Hard and soft material mixes, excessive topography or preferential sample orientation can create poor FIB-cut surface quality. TESCAN’s Rocking Stage and True X-Sectioning enable fast cross-sectioning and 3D analysis without compromising throughput or surface quality.
TESCAN Rocking Stage
TESCAN Rocking Stage is fully compatible with TESCAN hardware and software to create an integrated solution for more efficient workflow execution and improved milling speed, accuracy and quality.
TESCAN True X-Sectioning
TESCAN’s TRUE X-Sectioning employs a masking principle for large-scale (above 200×200 µm²) 3D characterization tasks, where conventional deposition methods are significantly slower and impractical. This approach allows for higher beam currents, speeding up the entire characterization process.
Essence Tomography – 3D Nanotomography. Effortless, but mighty.
Specify the volume of interest. Define your acquisition parameters or follow our step-by-step guided workflows, then begin data collection. TESCAN’s Essence Tomography module makes it fast and straightforward for any operator to successfully perform 3D sample analysis.
And TESCAN’s own powerful 3D rendering engine delivers high-quality visualizations with several viewing options and exports comprehensive rendered animations.
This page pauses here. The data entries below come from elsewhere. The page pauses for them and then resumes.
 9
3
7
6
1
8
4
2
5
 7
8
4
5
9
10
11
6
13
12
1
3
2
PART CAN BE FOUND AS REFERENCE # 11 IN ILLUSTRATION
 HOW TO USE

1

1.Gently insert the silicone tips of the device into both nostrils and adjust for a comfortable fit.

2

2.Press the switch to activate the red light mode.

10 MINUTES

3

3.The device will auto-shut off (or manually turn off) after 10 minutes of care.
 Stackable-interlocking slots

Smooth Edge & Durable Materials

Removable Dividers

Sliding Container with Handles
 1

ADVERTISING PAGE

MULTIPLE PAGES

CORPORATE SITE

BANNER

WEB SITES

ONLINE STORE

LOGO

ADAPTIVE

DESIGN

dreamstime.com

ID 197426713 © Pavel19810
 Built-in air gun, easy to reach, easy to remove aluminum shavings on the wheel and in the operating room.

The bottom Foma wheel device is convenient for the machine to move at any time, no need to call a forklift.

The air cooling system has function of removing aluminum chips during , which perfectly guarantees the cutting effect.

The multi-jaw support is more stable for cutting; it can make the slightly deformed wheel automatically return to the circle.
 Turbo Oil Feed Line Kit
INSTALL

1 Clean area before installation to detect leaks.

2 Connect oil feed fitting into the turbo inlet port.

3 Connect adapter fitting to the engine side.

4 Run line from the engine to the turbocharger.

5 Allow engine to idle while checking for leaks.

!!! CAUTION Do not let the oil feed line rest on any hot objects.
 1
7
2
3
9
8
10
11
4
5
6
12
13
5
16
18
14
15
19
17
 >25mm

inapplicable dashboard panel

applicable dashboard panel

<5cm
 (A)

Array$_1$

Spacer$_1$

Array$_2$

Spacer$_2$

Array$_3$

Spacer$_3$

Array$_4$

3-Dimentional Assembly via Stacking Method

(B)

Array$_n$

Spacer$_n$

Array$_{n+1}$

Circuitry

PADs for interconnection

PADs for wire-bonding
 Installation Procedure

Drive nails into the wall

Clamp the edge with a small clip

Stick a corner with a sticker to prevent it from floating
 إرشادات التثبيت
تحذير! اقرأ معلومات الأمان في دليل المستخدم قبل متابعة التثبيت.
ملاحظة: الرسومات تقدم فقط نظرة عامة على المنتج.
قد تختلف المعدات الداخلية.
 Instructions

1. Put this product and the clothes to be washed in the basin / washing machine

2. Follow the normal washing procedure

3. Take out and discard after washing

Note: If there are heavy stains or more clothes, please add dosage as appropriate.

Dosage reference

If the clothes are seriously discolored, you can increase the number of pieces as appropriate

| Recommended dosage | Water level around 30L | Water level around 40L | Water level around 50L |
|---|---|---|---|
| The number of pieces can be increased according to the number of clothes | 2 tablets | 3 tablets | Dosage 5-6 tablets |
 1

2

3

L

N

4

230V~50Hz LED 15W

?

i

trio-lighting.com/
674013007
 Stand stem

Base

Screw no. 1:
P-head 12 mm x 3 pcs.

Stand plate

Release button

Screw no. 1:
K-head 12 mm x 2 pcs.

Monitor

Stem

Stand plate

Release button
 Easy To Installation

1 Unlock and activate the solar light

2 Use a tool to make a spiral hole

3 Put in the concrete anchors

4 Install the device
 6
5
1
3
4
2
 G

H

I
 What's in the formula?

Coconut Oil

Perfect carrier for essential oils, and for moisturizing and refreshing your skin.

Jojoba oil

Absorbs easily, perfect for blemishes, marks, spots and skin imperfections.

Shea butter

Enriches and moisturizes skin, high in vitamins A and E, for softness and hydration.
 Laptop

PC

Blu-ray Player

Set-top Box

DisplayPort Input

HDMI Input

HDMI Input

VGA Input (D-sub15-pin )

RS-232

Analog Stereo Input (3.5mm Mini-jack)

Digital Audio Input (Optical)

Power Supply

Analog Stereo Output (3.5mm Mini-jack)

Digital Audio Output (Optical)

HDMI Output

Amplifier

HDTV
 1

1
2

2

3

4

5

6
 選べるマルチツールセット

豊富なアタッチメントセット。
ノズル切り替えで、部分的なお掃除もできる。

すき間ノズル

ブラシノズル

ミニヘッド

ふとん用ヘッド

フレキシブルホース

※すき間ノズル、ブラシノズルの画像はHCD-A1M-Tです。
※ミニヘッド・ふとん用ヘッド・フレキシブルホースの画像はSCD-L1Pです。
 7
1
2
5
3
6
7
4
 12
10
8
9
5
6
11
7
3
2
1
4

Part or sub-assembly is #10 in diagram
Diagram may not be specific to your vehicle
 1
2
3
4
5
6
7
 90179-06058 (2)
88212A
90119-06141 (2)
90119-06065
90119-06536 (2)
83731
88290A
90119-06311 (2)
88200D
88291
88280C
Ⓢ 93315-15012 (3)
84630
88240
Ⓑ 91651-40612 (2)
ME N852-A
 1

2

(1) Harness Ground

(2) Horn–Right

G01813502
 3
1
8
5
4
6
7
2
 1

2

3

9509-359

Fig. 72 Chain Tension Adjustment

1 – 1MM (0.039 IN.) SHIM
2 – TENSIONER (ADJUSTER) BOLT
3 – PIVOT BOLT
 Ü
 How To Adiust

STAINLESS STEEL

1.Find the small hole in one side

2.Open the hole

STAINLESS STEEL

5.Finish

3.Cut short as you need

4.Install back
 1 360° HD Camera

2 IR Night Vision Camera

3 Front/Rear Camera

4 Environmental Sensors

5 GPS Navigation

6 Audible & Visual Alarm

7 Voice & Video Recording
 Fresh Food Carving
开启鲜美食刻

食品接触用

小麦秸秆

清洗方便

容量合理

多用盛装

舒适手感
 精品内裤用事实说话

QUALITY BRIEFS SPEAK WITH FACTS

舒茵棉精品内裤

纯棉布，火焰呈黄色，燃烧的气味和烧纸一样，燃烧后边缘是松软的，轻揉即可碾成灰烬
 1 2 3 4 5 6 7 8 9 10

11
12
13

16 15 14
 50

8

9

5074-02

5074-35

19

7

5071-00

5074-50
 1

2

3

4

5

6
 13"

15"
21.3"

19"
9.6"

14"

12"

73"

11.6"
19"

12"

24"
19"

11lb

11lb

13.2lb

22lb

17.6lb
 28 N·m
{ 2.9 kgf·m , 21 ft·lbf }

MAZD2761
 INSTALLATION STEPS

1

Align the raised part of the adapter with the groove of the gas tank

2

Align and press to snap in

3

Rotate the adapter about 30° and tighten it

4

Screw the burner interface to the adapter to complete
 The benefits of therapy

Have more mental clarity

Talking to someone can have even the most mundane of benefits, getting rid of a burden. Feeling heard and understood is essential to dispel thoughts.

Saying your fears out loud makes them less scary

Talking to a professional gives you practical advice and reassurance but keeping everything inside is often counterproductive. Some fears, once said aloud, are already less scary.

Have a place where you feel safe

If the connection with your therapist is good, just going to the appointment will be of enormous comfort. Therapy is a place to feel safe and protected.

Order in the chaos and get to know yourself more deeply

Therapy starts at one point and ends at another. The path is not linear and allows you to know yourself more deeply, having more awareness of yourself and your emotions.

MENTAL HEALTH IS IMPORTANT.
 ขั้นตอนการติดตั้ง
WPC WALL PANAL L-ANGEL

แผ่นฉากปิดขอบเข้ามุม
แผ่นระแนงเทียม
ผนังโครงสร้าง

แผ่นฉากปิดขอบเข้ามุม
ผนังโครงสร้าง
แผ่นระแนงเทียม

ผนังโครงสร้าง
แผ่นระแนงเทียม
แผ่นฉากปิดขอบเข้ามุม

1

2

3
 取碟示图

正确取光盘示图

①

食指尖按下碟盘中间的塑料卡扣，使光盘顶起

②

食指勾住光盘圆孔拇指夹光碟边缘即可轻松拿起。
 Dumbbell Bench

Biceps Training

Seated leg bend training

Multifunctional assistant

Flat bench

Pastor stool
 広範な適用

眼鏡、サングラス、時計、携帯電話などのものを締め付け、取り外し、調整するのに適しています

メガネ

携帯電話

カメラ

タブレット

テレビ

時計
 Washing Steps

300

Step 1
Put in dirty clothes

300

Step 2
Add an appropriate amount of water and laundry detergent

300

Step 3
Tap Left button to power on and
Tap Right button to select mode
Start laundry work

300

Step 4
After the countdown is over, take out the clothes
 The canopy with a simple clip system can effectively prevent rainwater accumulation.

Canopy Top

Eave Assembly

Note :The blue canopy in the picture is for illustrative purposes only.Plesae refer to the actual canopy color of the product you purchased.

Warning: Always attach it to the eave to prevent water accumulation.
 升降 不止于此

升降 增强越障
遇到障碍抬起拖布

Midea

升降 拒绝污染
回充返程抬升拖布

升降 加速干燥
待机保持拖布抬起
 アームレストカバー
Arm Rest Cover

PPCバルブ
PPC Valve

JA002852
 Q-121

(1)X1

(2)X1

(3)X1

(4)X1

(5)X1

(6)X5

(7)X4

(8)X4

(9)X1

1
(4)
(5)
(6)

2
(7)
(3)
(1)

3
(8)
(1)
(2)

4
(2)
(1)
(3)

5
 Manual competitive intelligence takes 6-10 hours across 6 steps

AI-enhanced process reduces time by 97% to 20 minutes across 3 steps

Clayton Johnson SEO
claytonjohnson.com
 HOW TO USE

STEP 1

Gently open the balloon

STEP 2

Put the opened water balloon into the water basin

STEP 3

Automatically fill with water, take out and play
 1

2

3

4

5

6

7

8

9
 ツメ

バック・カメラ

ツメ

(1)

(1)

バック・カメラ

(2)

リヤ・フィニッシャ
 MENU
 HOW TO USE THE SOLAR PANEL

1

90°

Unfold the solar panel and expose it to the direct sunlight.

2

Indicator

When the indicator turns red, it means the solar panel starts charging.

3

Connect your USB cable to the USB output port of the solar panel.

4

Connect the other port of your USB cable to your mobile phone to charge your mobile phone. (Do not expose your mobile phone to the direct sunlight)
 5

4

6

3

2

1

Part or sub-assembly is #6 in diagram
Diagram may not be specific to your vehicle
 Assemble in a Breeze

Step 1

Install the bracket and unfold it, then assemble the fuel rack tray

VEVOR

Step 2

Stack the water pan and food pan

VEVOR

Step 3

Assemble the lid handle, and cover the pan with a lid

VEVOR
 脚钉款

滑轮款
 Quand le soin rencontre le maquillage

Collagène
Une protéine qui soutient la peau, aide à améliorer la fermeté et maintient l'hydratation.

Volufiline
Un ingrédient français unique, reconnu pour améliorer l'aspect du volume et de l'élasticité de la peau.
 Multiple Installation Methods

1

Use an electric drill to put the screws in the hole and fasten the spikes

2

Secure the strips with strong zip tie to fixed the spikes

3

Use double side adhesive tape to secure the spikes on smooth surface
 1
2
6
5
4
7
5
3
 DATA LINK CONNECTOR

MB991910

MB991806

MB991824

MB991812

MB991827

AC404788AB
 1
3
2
Versatility Meets Precision
Discover the TESCAN Essence Multimodal FIB-SEM Tomography, seamlessly integrated into Amber X 2’s Essence™ graphical user interface. This advanced tomography module supports a wide range of imaging and analytical detectors, offering unmatched versatility and precision for your imaging needs.
3D EDS and EBSD
Always Accurate. Always Fast.
Understand relationships between structure, composition, and crystallography – even in 3D. Our patented static setup for FIB-SEM slicing and 3D tomographic data acquisition ensures large volume 3D EBSD analysis that is both reliable and fast. Experience unparalleled efficiency and accuracy in every slice and dataset.
TESCAN 3D Viewer software
TESCAN’s 3D Viewer module is easy to learn, so both new and experienced users can produce complex 3D visualizations quickly. A step-by-step wizard guides the operator through the import, alignment, and pre-processing steps in their correct sequence, resulting in complete, detailed output for 3D visualization.
3D Investigation of New Battery Technology Material Structure and Chemistry
Understanding the structure and chemical composition of battery materials is pivotal to determining the behavior and stability of new battery chemistries during the cycling process. Grasping the complex relationship between local morphology and chemical state, such as particle, void, lithium, and binder distribution within electrodes, is vital for performance optimization and degradation resistance for these advanced battery materials.
By utilizing 3D FIB-SEM tomography combined with ToF-SIMS analysis, we can conduct detailed investigations of the material composition in new battery technologies. This 3D approach delivers more precise volumetric statistical data than traditional ToF-SIMS depth profiling. Moreover, 3D ToF-SIMS tomography aids in pinpointing contaminants, vulnerabilities, and chemical inconsistencies within the battery components.
3D ToF-SIMS: Beyond Battery Research
Use the power of 3D FIB-SEM tomography combined with ToF-SIMS analysis for a thorough examination of emerging materials. This method offers more accurate volumetric statistical information compared to conventional 2D ToF-SIMS depth profiling. 3D ToF-SIMS tomography is not only crucial for advancing battery technology but also holds promise for other areas of Materials Science, enabling precise mapping of specific elements, isotopes, or trace elements.